ここまでの実戦では、新人や若手がクリーンアップに入るジクザグ打線を組んでいます。トップバッターはスイッチヒッターの尾中博俊。走攻守3拍子揃った内野手で昨年まではレンジャーズ傘下のマイナーリーグでプレーしていました。
ただ、昨年は3Aでの試合出場が少なく、練習も十分にできなかった面があるようです。その点、アイランドリーグでは試合経験を積め、トレーニングもできます。才能を伸ばして、今オフのNPB入りを目指してほしいものです。
クリーンアップは3番に左の原口翔(伯和ビクトリーズ)を置く予定です。彼はミートがしっかりしており、追い込まれても対応できる技術を持っています。近藤智勝コーチの下、守備を鍛えており、大型ショートとして育てられればと考えています。吸収力のある選手ですから、四国でレベルアップできればドラフト指名のチャンスも出てくるでしょう。
5番の中本翔太(伯和ビクトリーズ)は中距離ヒッター。まだ結果は出ていませんが、打つ雰囲気を持っています。守備には難があり、ファーストでの起用になりますが、その分、バッティングで力を発揮してもらいたいですね。
4番候補の宗雪将司も含め、どの選手も四国での実績はほとんどありません。桜井広大、国本和俊、島袋翔伍がいた昨年の打線と比べると少々、物足りなさを感じる方もいらっしゃるでしょう。
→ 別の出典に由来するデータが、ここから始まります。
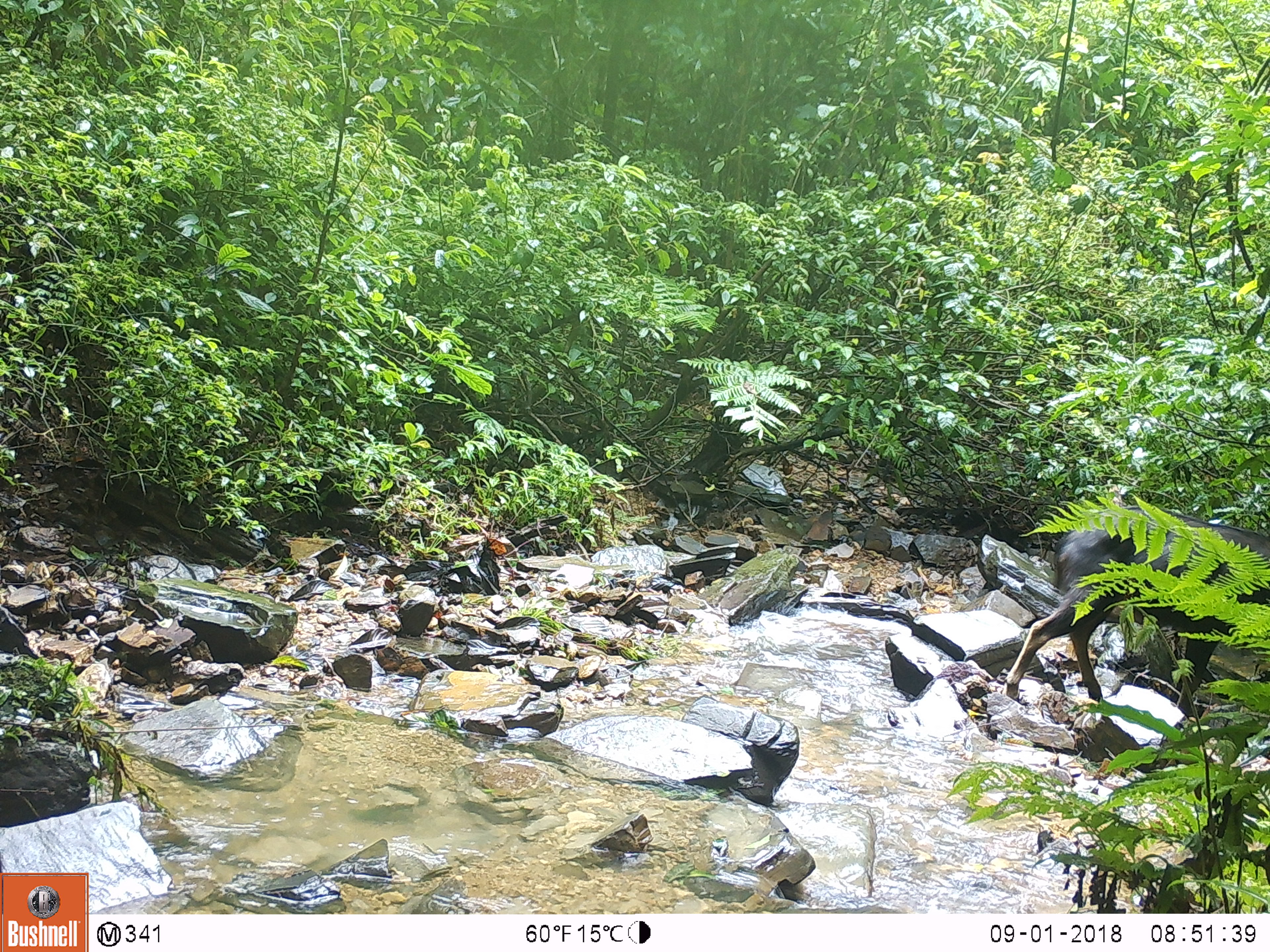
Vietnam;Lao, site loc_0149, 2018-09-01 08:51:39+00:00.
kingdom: Animalia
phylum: Chordata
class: Mammalia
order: Artiodactyla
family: Bovidae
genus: Capricornis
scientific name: Capricornis sumatraensis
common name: chinese serow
Chinese serow (Capricornis sumatraensis). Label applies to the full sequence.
でも僕は、どうなるか分からないだけに楽しみな部分も多いと思っています。もちろん、うまくいかないこともあるでしょう。でも、このリーグでは試合がたくさんあり、取り戻すチャンスはいくらでもあります。物事は考えよう。いかにマイナスをプラスに転じるかが重要です。
ソチ五輪ではフィギュアスケート女子で浅田真央ちゃんが、ショートプログラムで大失敗をしながらフリーで最高の演技を見せました。僕もテレビで見て本当に感動しました。選手たちにも話をしましたが、真央ちゃんのようにミスを“倍返し”できる強い選手になってほしいと願っています。
NPBでは先日のオープン戦でオリックスのアレッサンドロ・マエストリ、中日の又吉克樹と元ガイナーズ組が揃って登板しました。1年目の又吉は2段モーションを指摘されてフォームを修正し、練習試合では押し出し四球を出したと聞いていたので心配しながら中継を見ましたが、この日は香川で良かった時のピッチングをしていましたね。
ややボールが先行した場面もあったものの、危なげなく三者凡退。首位打者経験もある鉄平にインサイドを突いて三振をとるなど、課題の左バッターもきちんと抑えました。まだまだ1軍で活躍するには課題があるでしょうが、又吉には、まずは自分の持ち味を見失わないよう、特徴を生かすことに集中してほしいと感じています。それができれば十分、開幕1軍は可能でしょう。
元愛媛の巨人・土田瑞起が、オープン戦で結果を出して支配下登録を勝ち取り、10年目のシーズンを前にアイランドリーグには明るいニュースが届いています。OBたちに負けないよう、四国でもいい選手を育てて盛り上げていきたいものです。